The Center for Black Literature at Medgar Evers College will host the John Oliver Killens Reading Series entitled “Literary Activists of the Indignant Generation” on Thursday, Feb. 10, 2011 at 6:30 p.m. in the E.O. Jackson Auditorium – 1638 Bedford Avenue, Brooklyn, New York 11225.
“This exciting discussion is part of an ongoing dialogue on literature by writers of color at the College,” said Center for Black Literature Director Dr. Brenda Greene. “We look forward to presenting more opportunities for the public to expand their knowledge of this literature and to engage in discussions with writers and scholars on these literary themes and trends. ”
Penn State University Professor Keith Gilyard and Emory University Professor Lawrence P. Jackson will talk about the influences for their recent works in an exciting discussion moderated by Baruch College Professor Shelly Eversley.

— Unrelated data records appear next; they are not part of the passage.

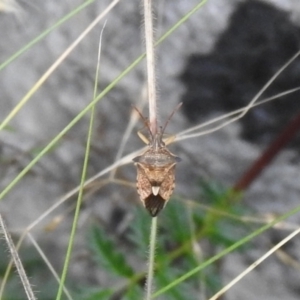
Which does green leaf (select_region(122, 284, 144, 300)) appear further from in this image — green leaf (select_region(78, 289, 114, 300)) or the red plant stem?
the red plant stem

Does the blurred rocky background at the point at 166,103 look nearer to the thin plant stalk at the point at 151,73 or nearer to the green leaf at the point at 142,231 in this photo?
the green leaf at the point at 142,231

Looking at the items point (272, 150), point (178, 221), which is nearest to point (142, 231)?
point (178, 221)

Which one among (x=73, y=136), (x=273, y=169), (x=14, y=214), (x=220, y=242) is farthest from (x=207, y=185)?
(x=14, y=214)

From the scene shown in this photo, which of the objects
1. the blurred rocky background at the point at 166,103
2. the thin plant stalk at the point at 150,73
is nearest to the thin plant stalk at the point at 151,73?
the thin plant stalk at the point at 150,73

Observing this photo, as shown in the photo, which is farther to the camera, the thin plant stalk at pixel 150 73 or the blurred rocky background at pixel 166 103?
the blurred rocky background at pixel 166 103

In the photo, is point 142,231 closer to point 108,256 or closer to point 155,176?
point 108,256
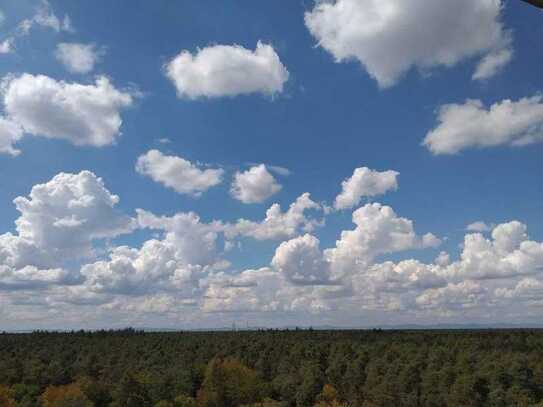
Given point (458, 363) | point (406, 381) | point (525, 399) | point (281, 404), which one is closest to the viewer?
point (525, 399)

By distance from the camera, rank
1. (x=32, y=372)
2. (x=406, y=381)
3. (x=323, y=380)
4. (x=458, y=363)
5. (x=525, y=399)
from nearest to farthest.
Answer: (x=525, y=399)
(x=406, y=381)
(x=458, y=363)
(x=323, y=380)
(x=32, y=372)

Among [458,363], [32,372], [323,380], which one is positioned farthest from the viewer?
[32,372]

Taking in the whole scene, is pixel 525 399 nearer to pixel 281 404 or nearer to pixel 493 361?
pixel 493 361

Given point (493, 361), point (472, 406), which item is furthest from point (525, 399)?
point (493, 361)

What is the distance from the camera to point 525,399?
429 ft

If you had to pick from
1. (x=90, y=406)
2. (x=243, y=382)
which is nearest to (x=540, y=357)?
(x=243, y=382)

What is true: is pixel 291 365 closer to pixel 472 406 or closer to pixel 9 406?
pixel 472 406

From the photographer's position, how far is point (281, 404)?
14212 centimetres

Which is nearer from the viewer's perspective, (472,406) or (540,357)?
(472,406)

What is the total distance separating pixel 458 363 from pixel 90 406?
110 metres

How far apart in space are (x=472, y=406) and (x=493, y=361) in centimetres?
3208

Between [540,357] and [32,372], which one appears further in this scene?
[32,372]

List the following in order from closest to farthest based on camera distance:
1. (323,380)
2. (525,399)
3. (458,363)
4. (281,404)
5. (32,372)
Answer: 1. (525,399)
2. (281,404)
3. (458,363)
4. (323,380)
5. (32,372)

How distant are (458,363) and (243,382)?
6927 cm
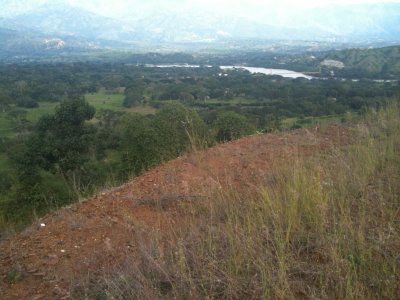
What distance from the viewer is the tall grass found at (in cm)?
247

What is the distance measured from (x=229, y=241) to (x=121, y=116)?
4351cm

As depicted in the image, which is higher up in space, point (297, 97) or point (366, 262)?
point (366, 262)

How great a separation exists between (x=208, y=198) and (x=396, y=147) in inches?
96.1

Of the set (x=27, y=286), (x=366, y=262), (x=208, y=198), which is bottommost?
(x=27, y=286)

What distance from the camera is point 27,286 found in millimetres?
3285

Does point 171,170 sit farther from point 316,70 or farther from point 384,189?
point 316,70

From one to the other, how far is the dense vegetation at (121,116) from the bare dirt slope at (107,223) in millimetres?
476

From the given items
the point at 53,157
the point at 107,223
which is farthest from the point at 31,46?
the point at 107,223

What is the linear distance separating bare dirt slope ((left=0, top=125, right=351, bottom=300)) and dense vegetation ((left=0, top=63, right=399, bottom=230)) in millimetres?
476

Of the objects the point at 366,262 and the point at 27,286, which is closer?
the point at 366,262

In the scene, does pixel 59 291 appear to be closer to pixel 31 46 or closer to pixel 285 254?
pixel 285 254

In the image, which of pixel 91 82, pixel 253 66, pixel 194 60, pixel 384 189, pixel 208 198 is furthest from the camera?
pixel 194 60

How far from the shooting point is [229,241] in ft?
9.68

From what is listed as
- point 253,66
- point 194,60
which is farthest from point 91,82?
point 194,60
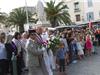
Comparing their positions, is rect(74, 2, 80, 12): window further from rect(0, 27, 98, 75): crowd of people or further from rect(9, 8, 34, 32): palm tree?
rect(0, 27, 98, 75): crowd of people

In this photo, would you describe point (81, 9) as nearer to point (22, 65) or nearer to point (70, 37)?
point (70, 37)

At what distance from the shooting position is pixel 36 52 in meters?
8.99

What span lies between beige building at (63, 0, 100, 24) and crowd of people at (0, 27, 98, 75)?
52.6 metres

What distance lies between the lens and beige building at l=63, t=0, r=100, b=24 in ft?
251

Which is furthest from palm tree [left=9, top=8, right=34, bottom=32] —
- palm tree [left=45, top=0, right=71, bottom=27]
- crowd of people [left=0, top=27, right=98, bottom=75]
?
crowd of people [left=0, top=27, right=98, bottom=75]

Discussion to include works by seminal African American writers including John Oliver Killens, Richard Wright, Claude McKay, Dorothy West, Sterling Brown, Gwendolyn Brooks, Ann Petry, Chester Himes, James Baldwin, Langston Hughes and Amiri Baraka.
This March, the center will also host the National Black Writers Conference Biannual Symposium honoring the life and work of Pulitzer Prize-winning playwright August Wilson – a major contributor to the canon of American literature with works that range from “Fences” to Joe Turner’s “Come and Gone” to “Radio Golf.” For more information visit, www.centerforblackliterature.org.

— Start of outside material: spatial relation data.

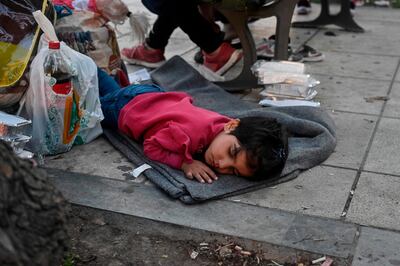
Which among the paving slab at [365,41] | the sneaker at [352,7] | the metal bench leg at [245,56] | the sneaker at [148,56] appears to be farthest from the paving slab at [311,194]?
the sneaker at [352,7]

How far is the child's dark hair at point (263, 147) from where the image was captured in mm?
3088

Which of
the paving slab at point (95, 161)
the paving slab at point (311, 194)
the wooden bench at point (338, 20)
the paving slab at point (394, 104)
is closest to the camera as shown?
the paving slab at point (311, 194)

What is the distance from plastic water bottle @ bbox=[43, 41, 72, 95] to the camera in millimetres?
3438

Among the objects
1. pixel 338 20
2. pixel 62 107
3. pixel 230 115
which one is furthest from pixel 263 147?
pixel 338 20

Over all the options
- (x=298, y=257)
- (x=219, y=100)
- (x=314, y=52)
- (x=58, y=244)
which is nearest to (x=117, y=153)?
(x=219, y=100)

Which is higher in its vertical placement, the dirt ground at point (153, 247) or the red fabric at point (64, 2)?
the red fabric at point (64, 2)

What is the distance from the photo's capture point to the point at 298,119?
151 inches

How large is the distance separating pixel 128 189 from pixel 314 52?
323 cm

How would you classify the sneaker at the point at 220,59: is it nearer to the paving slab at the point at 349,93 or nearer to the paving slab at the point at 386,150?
the paving slab at the point at 349,93

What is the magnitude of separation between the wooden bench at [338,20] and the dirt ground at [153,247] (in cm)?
484

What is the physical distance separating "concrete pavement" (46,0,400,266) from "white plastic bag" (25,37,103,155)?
0.10 m

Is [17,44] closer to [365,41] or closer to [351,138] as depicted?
[351,138]

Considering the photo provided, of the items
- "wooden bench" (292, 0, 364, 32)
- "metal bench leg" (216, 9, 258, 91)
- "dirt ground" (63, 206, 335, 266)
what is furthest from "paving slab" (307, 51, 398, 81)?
"dirt ground" (63, 206, 335, 266)

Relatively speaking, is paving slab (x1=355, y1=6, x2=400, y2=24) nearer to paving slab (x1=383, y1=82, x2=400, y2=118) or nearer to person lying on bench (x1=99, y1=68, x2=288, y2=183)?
paving slab (x1=383, y1=82, x2=400, y2=118)
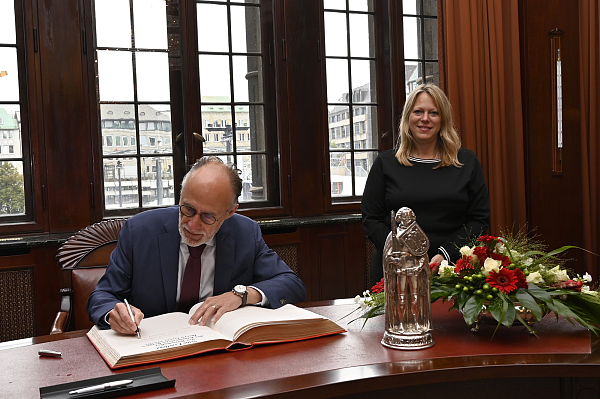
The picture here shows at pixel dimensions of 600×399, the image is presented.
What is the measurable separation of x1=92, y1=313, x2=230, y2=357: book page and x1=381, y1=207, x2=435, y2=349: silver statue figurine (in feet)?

Funding for this literary program is made possible with support from the Black, Latino and Asian American Caucus of the New York State Legislature.
About the Panelists/Moderator
Keith Gilyard, distinguished professor of English at Pennsylvania State University, is the author of John Oliver Killens: A Life of Black Literary Activism – the first major biography of Pulitzer Prize nominee John Oliver Killens – a novelist, dramatist, screenwriter and activist who was an influential force from the 1950s to 1980’s, writer-in-residence at Medgar Evers College, and the visionary behind the National Black Writers Conferences at Medgar Evers College of the City University of New York.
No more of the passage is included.